> [TASKS TO COMPLETE]:
1/ In the user journey text, what book by Bella Martin and Bruce Hanington is cited for its definition of user journey mapping?
2/ Edit the user journey text starting at "This is an excerpt" and ending at "and Frances Gain.", putting "Pinterest" in place of "Instagram".

This is an excerpt from “Rethinking the Interior Design User Journey: How Instagram is Changing User Perceptions of Interior Environments,” a paper written in collaboration with Interior Design Professors, Cotter Christian and Frances Gain.
Developing a user journey is common practice across diverse design disciplines. A user journey or user experience (UX) journey can facilitate the prediction of how someone will interact with a product, interface, website, interior environment, among others. By analyzing and hypothesizing on the stages of a user experience, designers can anticipate opportunities for engaging with users, making their experience more self-evident and meaningful. In Bella Martin and Bruce Hanington’s book, Universal Methods of Design, they define user journey mapping as “a story about an individual’s actions, feelings, perceptions, and frame of mind – including the positive, negative and neutral moments – as he or she interacts with a multi-channel product or service over a period of time… [it] helps teams pinpoint distinct moments that elicit strong emotional reactions that are ripe for redesign and improvement.”

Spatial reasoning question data
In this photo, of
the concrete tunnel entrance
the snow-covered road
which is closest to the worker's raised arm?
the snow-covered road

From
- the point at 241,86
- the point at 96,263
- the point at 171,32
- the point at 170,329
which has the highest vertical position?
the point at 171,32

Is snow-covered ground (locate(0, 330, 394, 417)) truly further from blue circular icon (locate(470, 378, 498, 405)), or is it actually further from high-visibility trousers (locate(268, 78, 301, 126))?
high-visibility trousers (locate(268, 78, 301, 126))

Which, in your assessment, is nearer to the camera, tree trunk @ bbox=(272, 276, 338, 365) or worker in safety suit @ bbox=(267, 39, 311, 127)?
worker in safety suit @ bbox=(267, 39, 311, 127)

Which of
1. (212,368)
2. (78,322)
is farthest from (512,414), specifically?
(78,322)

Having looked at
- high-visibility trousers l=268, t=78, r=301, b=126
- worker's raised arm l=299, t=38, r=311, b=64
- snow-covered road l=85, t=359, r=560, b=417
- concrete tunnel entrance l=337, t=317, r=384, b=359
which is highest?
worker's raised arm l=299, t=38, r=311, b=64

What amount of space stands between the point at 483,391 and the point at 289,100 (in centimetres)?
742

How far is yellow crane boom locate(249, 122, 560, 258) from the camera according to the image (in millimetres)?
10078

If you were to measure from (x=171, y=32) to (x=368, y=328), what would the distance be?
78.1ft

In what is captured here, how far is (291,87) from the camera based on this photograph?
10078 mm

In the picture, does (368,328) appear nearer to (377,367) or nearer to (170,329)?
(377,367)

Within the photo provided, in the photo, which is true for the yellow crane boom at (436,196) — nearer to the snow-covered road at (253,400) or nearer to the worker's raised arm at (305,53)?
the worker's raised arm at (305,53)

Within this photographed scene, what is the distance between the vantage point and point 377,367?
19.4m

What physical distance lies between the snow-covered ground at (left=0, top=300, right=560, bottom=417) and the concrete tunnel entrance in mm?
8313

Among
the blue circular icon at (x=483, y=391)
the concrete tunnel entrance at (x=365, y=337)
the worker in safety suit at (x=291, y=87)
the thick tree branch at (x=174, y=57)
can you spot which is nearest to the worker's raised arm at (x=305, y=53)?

> [WRITTEN ANSWERS]:
1/ Universal Methods of Design

2/
This is an excerpt from “Rethinking the Interior Design User Journey: How Pinterest is Changing User Perceptions of Interior Environments,” a paper written in collaboration with Interior Design Professors, Cotter Christian and Frances Gain.